-- Opening Marker --
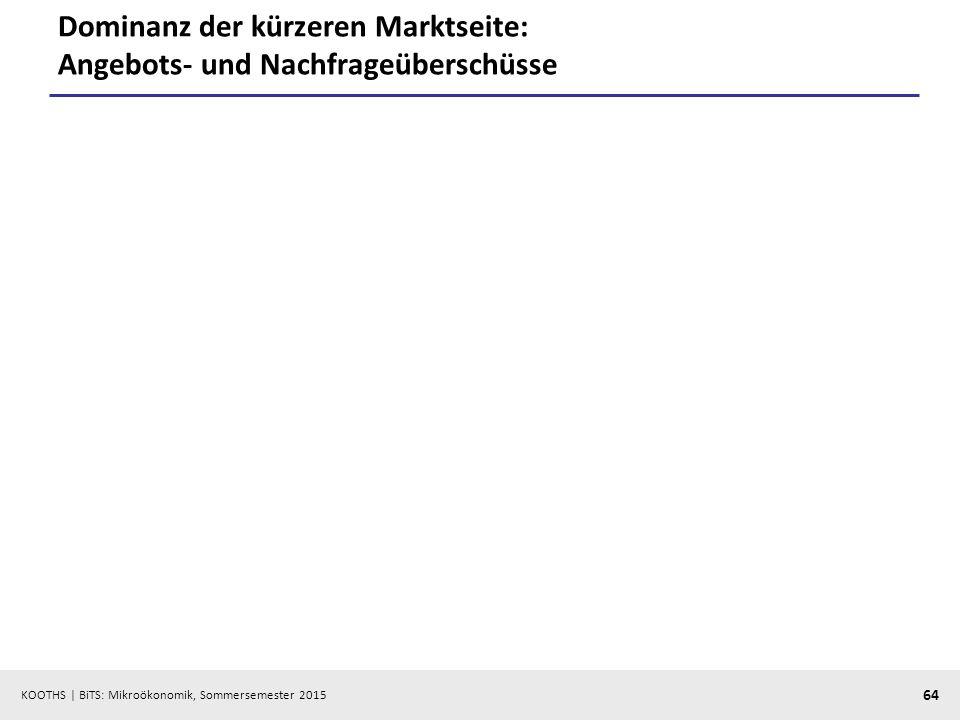 KOOTHS   BiTS: Mikroökonomik, Sommersemester 2015 64 Dominanz der kürzeren Marktseite: Angebots- und Nachfrageüberschüsse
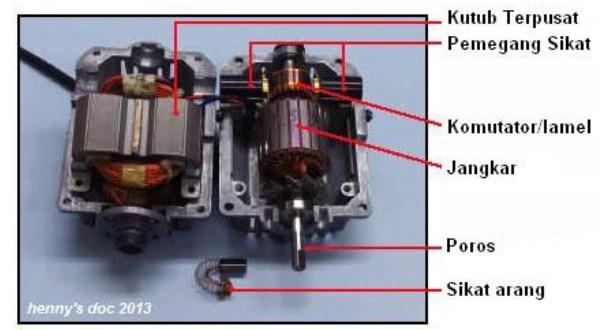 8 Skema Diagram Kelistrikan Motor Mesin Jahit Blog Ppart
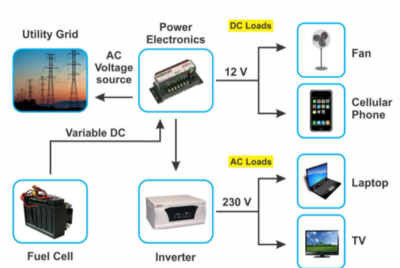 Power Electronics for Renewable Energy Systems.
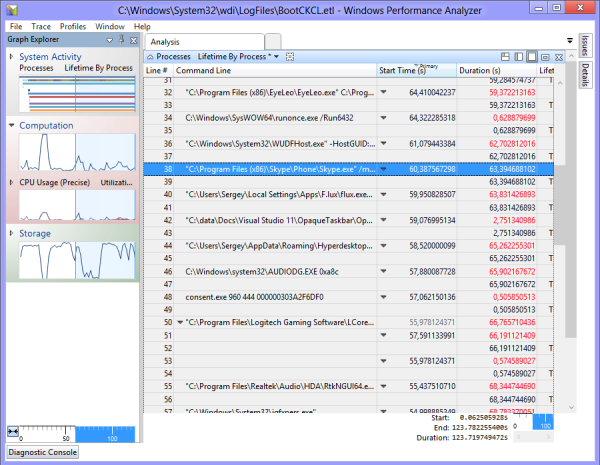 Windows Perfomance Analyzer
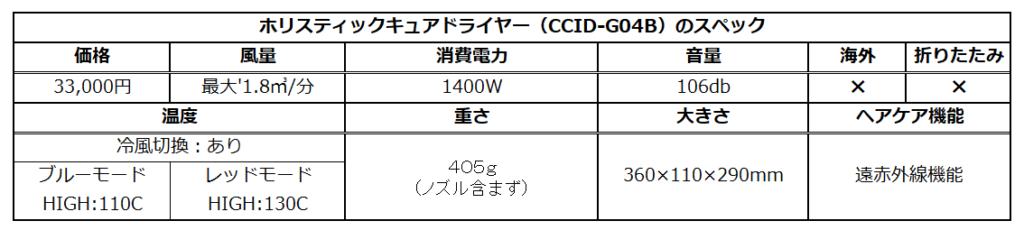 ホリスティックキュアドライヤーRp.(レシピ)のスペック表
-- Closing Marker --
### Exercise aim
Return each record exactly as given, excluding any image.

### Solved problem
 KOOTHS   BiTS: Mikroökonomik, Sommersemester 2015 64 Dominanz der kürzeren Marktseite: Angebots- und Nachfrageüberschüsse
 8 Skema Diagram Kelistrikan Motor Mesin Jahit Blog Ppart
 Power Electronics for Renewable Energy Systems.
 Windows Perfomance Analyzer
 ホリスティックキュアドライヤーRp.(レシピ)のスペック表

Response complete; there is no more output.